Mmm! This is a flavorful cooking fat that is used for medium heat cooking. Don’t use it for high heat cooking due to trace levels of proteins, lactose (milk-sugar) and carbohydrates that burn easily.

It’s very important to buy grass-fed/ pasture-style butter. Cows who have been pastured and grass-fed are not injected with hormones and antibiotics as conventionally raised animals are. Much better for you and yours.

We have been consuming butter for three millennia, and it used to be thought of as medicinal. Only in the last century did it come to be considered “unhealthy.” There’s nothing unhealthy about these delicious fats. What’s unhealthy and not real is margarine, so avoid that all together.

Ghee

This is clarified butter from Southeast Asia used for high temperature cooking. It is pure butterfat that is skimmed after it has been boiling, a process that leaves the “schorchable” proteins behind.

Lard, Tallow, Schmaltz (animal fat from pork, beef and goose respectively) – Buy the grass-fed/pasture-style to avoid the dangerous toxins that are stored in fat. Always choose the highest quality. These are excellent cooking fats that are stable over high heat. Beef tallow used to be the secret ingredient that McDonalds used to cook their French fries. Unfortunately, that is no longer the case, due to the intervention by some well-meaning, but misguided nutritionists.

Olive Oil

This is not the best choice for cooking, especially over high heat, but it’s wonderful for salads, dipping sauces and pouring over vegetables.

There are three types of olive oils: extra virgin, virgin and pure. The first two are from the first pressing of the olives. They can be very flavorful and tasty. Pure olive oil is refined, which renders it flavorless and odorless. The better oils have lower acidity and stronger flavors.

Coconut Oil

One of my favorites, this oil is extremely stable and great for high temperature cooking. It does have a slight coconut flavor, so I tend to melt it over a baked sweet potato with some nutmeg and cinnamon. I also like to put a dollop in protein shakes. It is highly saturated, and has a bad rap because of this, but the benefit of the medium chained fatty acids from this oil are proven to be very healthy.

Palm Oil

This oil is full of flavor and color and chock full of vitamin E. It’s also stable and good for high heat cooking and frying. Worldwide, it’s widely appreciated and is the second most used. The first is soybean oil. Palm oil is highly saturated and is great for meats and veggies over high heat.

Sesame Oil

Get out your wok! I use this for dishes that I want to give an Asian flair, and it’s definitely for medium to low temperature cooking. The toasted variety adds a smoky complexity.

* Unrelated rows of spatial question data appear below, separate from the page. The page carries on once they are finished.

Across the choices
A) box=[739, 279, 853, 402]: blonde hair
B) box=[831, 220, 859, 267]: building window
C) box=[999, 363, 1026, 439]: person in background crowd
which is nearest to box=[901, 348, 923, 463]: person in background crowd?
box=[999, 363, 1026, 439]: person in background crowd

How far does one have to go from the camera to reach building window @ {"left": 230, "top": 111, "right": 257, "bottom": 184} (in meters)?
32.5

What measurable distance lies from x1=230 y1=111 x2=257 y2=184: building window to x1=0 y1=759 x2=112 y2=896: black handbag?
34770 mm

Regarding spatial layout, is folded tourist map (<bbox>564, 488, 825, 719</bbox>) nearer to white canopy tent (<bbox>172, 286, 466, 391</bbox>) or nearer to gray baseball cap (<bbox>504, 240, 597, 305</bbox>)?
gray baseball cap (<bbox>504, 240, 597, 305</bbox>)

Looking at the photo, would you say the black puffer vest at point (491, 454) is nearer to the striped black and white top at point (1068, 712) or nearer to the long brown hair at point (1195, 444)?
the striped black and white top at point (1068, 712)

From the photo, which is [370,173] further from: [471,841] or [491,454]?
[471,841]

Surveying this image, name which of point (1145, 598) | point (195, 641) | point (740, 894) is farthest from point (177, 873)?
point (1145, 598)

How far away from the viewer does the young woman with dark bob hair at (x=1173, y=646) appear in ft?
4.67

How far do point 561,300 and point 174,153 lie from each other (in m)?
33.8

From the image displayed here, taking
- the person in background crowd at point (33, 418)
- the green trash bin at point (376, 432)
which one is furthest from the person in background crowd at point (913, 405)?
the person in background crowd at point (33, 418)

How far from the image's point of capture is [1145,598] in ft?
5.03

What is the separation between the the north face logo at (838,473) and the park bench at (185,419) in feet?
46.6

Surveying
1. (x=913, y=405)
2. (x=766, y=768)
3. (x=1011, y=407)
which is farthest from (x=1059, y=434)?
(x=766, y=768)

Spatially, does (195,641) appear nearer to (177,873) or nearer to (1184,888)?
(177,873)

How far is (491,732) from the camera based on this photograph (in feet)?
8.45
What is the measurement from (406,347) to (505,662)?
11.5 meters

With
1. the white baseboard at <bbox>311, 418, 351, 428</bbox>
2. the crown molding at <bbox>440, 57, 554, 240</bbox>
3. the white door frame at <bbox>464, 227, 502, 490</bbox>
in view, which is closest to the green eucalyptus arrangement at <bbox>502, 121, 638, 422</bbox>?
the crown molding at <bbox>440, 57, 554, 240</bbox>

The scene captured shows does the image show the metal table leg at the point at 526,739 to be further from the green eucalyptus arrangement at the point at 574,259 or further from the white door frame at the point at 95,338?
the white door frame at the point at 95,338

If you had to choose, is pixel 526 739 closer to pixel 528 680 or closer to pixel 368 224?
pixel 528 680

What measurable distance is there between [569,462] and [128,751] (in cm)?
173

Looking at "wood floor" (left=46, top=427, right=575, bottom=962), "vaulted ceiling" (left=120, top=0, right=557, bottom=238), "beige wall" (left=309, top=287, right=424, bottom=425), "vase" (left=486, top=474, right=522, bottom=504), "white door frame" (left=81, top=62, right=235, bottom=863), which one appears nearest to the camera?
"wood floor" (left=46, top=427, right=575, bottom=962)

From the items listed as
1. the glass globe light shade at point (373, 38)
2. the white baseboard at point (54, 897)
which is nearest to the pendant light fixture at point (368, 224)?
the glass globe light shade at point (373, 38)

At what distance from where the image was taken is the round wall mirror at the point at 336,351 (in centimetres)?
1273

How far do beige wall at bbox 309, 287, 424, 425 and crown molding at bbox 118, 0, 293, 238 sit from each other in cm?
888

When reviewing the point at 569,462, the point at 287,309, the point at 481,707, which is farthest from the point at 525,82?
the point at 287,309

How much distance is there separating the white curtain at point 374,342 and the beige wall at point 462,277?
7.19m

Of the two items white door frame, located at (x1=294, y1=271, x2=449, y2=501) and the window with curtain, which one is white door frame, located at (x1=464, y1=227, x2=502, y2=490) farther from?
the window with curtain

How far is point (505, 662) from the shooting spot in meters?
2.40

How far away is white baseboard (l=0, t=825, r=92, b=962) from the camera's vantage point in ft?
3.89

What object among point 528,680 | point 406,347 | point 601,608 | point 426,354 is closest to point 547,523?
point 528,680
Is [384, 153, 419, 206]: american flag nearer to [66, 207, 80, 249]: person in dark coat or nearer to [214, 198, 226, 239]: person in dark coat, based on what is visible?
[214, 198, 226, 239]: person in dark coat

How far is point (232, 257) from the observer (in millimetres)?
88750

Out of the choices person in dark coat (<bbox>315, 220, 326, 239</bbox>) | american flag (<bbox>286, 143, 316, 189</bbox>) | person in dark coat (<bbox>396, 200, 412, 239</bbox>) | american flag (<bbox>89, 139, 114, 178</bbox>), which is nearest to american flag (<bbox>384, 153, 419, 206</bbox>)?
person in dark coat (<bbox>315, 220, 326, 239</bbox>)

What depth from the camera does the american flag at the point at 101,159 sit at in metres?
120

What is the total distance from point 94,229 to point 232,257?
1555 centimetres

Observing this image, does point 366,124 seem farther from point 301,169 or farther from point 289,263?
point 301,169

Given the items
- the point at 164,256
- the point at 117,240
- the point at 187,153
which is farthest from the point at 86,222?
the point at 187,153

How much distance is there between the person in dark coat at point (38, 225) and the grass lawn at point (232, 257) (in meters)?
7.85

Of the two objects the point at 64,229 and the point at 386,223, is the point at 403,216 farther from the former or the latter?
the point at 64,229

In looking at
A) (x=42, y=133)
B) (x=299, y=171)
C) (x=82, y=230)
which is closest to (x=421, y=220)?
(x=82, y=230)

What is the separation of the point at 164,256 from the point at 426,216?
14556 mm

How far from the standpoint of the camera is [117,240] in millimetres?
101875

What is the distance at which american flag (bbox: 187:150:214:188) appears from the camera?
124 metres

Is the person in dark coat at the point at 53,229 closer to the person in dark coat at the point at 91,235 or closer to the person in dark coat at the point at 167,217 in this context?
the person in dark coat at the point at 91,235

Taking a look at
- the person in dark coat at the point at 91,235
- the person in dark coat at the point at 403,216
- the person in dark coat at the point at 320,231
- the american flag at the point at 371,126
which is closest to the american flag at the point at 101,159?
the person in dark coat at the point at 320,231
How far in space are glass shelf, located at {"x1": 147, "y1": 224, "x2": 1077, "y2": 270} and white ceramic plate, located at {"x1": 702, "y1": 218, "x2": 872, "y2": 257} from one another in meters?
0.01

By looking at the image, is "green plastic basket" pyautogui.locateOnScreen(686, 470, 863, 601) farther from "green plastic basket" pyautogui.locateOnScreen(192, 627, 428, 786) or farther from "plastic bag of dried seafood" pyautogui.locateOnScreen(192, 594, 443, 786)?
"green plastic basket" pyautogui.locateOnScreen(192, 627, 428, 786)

Use it with cabbage, carrots, ginger, soy/tamari sauce at the end of the cooking process.

The Bad Guys:

Vegetable Oils such as Peanut and Corn Oil

These are wholly unnatural fats that are extremely high in Omega-6 fatty acids that we have far too much of in the American diet. This high percentage of Omega-6 tends to increase inflammation in our bodies, which is not healthy. They are refined and deodorized just to make them shelf stable. Bottom line: Do not use them.

Flaxseed Oil

This is an unstable fat that oxidizes from light, air and heat. Even though it has Omega-3, it’s a plant source which does not offer health benefits.

Canola Oil

The media “toots their horn” for this oil, but I do not. It’s heavily refined and genetically engineered. There is no healthy benefit.